### Problem to solve
The answer should hold every line of the listing, unchanged and free of images.

===== Information provided =====

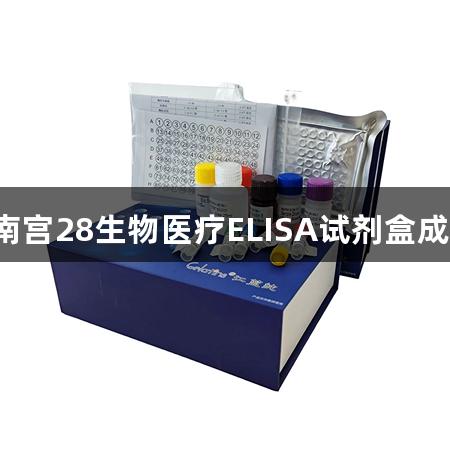 恭喜，南宫28生物医疗ELISA试剂盒成功订购！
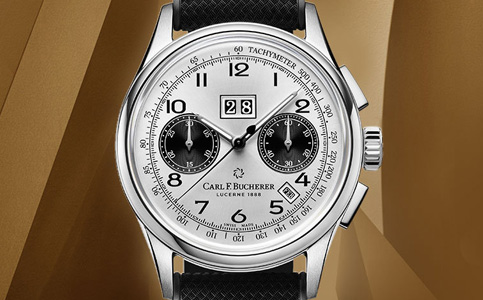 宝齐莱手表盐城售后维修服务点电话地址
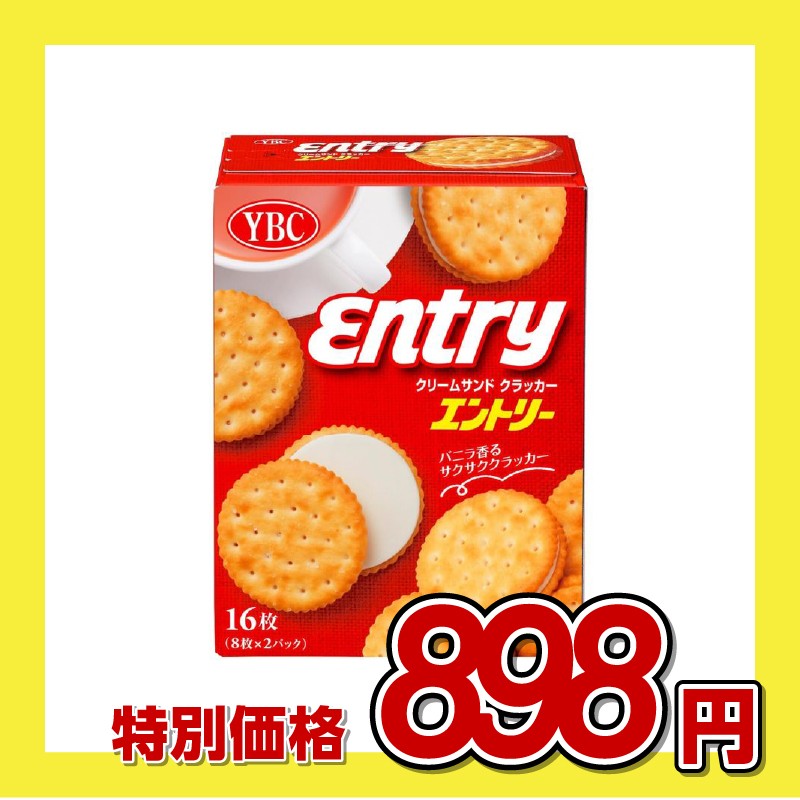 ヤマザキビスケット エントリー S2パック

=====

### Reply to the task
 恭喜，南宫28生物医疗ELISA试剂盒成功订购！
 宝齐莱手表盐城售后维修服务点电话地址
 ヤマザキビスケット エントリー S2パック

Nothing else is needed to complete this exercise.